You may get some more answers on scanning in the ScanSoft: OmniForm forum:
forum939 here are some basics I remember from when I was attempting this a few years back.
1. How do I set up procedure for such.
You probably won't be able to control it directly from FoxPro. VFP with an ActiveX compnent or ocx probably would be doable. Otherwise, it will take running a 3rd party package to scan documents and output the result to a flat text file or an ODBC connection. At the time, I was using an OmniForm demo which scanned the docs and appended the records to an MS-SQL database via ODBC.
2. How do I access an update table from results scanned
There were limited number of formats OCR (Optical Character Recognition) software would use. Flat text, proprietary tables, some ODBC connections.

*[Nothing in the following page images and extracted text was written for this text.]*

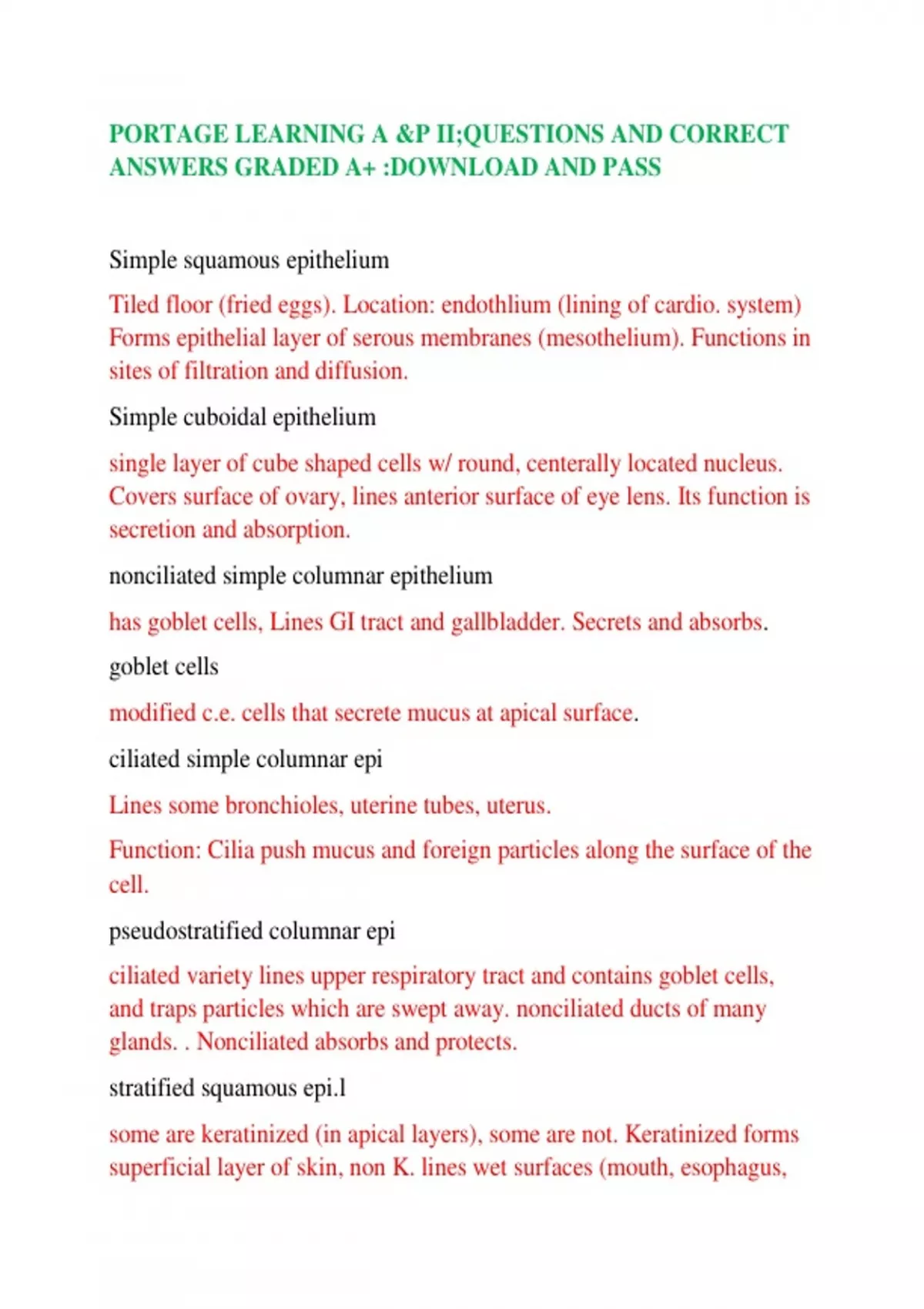 PORTAGE LEARNING A &P II;QUESTIONS AND CORRECT ANSWERS GRADED A+ :DOWNLOAD AND PASS

Simple squamous epithelium

Tiled floor (fried eggs). Location: endothlium (lining of cardio. system) Forms epithelial layer of serous membranes (mesothelium). Functions in sites of filtration and diffusion.

Simple cuboidal epithelium

single layer of cube shaped cells w/ round, centerally located nucleus. Covers surface of ovary, lines anterior surface of eye lens. Its function is secretion and absorption.

nonciliated simple columnar epithelium

has goblet cells, Lines GI tract and gallbladder. Secrets and absorbs.

goblet cells

modified c.e. cells that secrete mucus at apical surface.

ciliated simple columnar epi

Lines some bronchioles, uterine tubes, uterus.

Function: Cilia push mucus and foreign particles along the surface of the cell.

pseudostratified columnar epi

ciliated variety lines upper respiratory tract and contains goblet cells, and traps particles which are swept away. nonciliated ducts of many glands. . Nonciliated absorbs and protects.

stratified squamous epi.l

some are keratinized (in apical layers), some are not. Keratinized forms superficial layer of skin, non K. lines wet surfaces (mouth, esophagus,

Now this was about 5 years ago so there may be a few 'more compatible' packages out there now.
3. Error Routines.
Even when scanning batches of forms, tens at a time as opposed to an occasional one, you still need to have a person verifying the scanned fields. These are areas you designate on a form template (click and drag) for each type of form you want to scan. After scanning a doc, a user tabs through each field and verifies that the data on the form matches what that the OCR software interpreted it to be. Especially with handwritten forms. These can be separated into different 'piles' depending on the data validity i.e., good (100% complete and read perfectly), bad (missing data or bad read which requires editing) or unreadable/rejected. I put this in 'error routines' because this is done by the user, not a Fox routine. Data update error handling would be done by the 3rd party package and not by Fox.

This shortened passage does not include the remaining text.